> _Text provided_:
** Start **
[Date Prev][Date Next][Thread Prev][Thread Next][Date Index][Thread Index]

Re: [idn] Re: An idn protocol for consideration in making therequirements



"Martin J. Duerst" wrote:
> Also, one potential failure from the old days is that the eigth bit
> is lost. I would like to do some checks on how many of the currently
> registered domain names could be interpreted as legal UTF-8 names
> that had their 8th bit taken off (other than the trivial identity
> case, which is of course UTF-8). If somebody can point me to some
> data, or tell me how to get at it, or otherwise collaborate on this,
> please tell me.

I am also to interested know how many UTF-8 domain name will become a
currently registered domain name if their eighth bit are been striped. I can
forsee people asking "Why is my XYZ.com going to sex.com?" :-)
 
Not every network/protocol are 8 bits clean. For example, RFC821 implied that
the mail headers should have their 8-bit striped off. See below.

-James Seng

Maynard Kang wrote:

James,

Spent tonight going through the e-mail RFCs in detail.
** End **
Questions about scene geometry:
** Start **
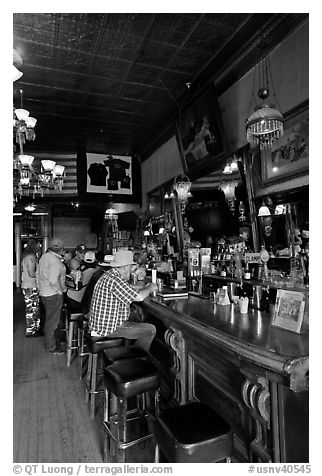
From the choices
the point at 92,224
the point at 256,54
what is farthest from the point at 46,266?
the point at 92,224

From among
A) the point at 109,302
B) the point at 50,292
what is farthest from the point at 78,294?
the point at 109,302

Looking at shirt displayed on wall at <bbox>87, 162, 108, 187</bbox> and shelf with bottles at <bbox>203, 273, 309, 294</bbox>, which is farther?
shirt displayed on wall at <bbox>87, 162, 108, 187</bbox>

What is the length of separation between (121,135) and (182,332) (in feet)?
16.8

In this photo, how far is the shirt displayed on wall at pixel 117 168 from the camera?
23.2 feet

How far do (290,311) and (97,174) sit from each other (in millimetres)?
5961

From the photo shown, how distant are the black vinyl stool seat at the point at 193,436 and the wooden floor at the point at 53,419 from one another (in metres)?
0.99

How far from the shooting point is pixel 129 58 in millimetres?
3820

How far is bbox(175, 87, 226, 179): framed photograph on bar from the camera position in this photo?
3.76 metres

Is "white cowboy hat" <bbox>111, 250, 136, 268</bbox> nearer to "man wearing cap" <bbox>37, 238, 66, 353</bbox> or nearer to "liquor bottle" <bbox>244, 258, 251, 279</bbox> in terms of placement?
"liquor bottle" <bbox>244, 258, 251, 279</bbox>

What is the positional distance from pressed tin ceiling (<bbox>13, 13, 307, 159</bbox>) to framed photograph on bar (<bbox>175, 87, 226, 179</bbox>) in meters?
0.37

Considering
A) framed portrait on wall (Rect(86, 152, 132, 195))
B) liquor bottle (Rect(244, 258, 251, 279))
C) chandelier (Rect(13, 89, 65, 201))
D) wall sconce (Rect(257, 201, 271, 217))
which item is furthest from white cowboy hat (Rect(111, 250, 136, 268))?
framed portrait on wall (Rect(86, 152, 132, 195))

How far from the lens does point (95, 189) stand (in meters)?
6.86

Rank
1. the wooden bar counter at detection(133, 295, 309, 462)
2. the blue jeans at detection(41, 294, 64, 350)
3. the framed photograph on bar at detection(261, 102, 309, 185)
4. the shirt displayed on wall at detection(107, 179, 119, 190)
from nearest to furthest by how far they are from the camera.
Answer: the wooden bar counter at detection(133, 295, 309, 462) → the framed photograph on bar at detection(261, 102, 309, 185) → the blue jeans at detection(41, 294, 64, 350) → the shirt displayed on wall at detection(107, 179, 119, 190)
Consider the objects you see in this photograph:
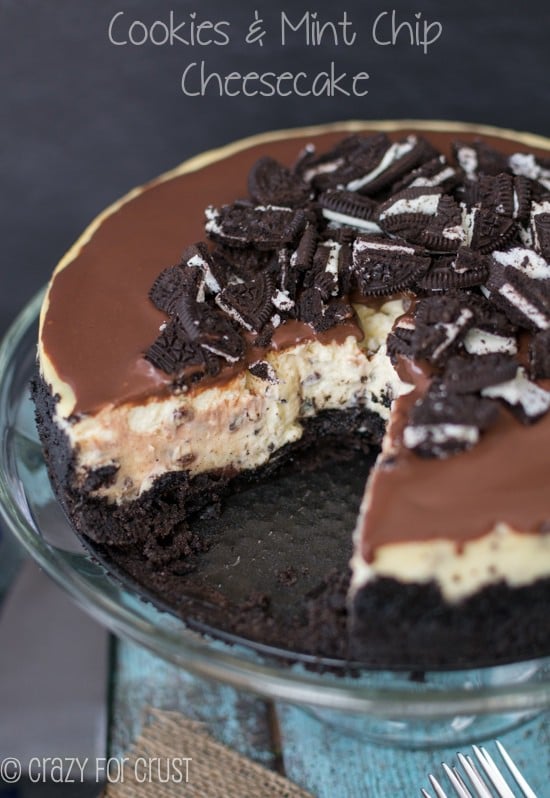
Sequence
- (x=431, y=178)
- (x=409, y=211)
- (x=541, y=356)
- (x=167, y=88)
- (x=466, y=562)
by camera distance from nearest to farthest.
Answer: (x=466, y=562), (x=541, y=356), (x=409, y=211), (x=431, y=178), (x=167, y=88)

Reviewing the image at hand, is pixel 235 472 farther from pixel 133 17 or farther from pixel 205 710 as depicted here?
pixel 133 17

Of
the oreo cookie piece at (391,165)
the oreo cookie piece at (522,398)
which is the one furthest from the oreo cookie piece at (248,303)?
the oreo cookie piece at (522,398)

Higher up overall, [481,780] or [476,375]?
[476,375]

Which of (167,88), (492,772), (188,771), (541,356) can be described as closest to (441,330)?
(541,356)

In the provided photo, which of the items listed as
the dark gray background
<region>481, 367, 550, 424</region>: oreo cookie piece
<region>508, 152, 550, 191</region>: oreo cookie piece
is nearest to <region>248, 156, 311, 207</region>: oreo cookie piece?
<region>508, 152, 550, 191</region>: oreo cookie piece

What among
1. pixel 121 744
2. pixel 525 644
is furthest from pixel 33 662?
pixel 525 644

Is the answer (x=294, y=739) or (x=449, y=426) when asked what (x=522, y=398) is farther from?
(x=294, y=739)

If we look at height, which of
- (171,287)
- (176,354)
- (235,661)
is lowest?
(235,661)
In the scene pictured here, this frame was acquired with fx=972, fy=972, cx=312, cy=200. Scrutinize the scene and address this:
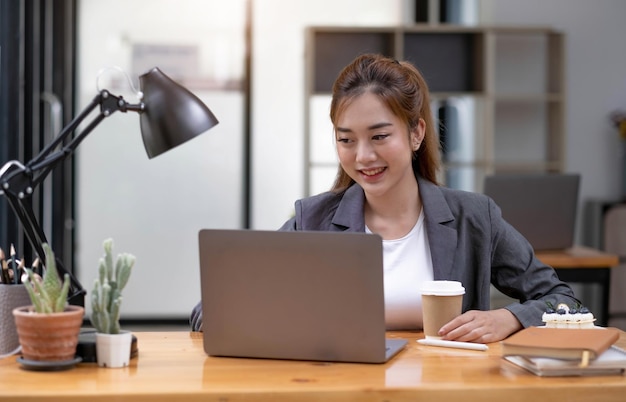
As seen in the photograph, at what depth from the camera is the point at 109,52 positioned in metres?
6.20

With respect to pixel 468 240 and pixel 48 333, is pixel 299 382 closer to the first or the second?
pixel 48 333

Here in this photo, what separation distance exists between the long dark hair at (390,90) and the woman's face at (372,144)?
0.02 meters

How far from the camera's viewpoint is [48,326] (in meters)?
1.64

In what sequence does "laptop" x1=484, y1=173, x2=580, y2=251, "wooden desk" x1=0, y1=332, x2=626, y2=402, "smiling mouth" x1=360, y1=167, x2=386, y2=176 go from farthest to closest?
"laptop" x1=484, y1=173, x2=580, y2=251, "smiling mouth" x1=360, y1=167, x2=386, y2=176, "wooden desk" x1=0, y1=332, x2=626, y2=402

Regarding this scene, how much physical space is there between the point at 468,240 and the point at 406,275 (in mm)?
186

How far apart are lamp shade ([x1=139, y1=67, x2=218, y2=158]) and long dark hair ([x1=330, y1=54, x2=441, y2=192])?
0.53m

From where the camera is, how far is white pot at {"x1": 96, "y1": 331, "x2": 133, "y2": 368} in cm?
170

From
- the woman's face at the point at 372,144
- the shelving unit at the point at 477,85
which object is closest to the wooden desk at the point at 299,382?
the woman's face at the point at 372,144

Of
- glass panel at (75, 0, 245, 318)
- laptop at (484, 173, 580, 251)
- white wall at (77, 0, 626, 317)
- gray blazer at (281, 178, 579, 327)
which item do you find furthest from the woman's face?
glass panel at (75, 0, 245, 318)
** End **
** Start **
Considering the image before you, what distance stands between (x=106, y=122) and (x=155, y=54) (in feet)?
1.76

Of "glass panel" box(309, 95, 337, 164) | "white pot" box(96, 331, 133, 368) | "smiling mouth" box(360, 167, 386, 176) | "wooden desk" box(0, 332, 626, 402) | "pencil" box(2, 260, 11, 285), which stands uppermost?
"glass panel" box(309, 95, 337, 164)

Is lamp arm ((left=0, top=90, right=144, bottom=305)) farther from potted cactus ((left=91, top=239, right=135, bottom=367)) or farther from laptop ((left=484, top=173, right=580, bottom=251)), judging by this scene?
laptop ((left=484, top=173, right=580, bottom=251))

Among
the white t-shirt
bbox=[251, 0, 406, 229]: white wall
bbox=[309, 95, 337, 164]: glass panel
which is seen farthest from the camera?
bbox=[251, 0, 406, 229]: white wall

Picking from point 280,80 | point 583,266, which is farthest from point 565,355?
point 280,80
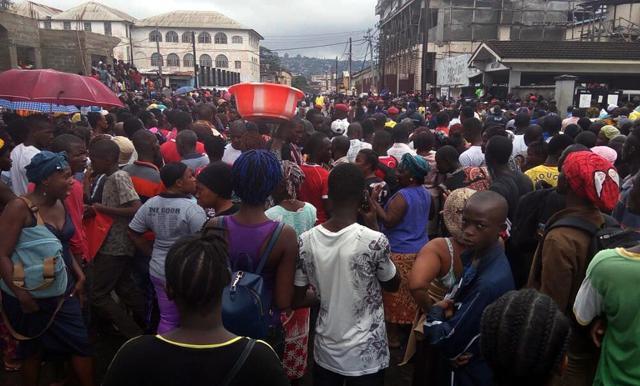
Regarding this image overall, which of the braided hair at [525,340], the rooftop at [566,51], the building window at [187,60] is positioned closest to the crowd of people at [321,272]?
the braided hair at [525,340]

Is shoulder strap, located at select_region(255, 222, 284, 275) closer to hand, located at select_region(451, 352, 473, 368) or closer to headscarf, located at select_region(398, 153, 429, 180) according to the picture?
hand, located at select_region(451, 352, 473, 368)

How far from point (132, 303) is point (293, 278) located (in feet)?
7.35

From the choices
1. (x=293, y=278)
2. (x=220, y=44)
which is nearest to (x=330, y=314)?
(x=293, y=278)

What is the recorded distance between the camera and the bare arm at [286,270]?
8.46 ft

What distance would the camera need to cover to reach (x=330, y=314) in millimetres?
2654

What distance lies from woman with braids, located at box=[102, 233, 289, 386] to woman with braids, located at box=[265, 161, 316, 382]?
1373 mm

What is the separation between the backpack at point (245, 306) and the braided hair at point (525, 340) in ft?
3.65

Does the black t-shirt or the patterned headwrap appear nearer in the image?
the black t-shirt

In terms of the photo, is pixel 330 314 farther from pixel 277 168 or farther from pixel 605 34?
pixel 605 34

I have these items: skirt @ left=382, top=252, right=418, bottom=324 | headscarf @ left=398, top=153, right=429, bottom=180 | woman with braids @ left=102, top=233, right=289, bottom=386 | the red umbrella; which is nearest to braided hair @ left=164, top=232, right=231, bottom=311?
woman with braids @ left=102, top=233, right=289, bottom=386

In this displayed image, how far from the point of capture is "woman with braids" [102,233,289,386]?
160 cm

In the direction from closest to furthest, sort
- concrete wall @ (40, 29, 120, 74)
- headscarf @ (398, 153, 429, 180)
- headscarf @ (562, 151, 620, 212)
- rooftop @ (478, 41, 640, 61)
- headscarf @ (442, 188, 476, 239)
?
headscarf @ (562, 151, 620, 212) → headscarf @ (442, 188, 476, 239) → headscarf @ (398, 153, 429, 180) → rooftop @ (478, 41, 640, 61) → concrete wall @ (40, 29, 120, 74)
** End **
> _What is required_: Pick up the mailing-list thread about UTF-8 domain names and the lost eighth bit, and continue it from its last sentence.

> _Expected answer_:
An interesting thing I noticed; since RFC 821 has never been superseded by
any other RFC, I tried to examine RFC 821 to look for specifications
regarding character set restriction. Apparently, in the words of the
original RFC 821:

   "Commands and replies are composed of characters from the ASCII
   character set [1].  When the transport service provides an 8-bit byte
   (octet) transmission channel, each 7-bit character is transmitted
   right justified in an octet with the high order bit cleared to zero."

[snip]
...RFC 821 explains how 7-bit characters should be represented in 8-bit
environment (pad the high bit with 0)...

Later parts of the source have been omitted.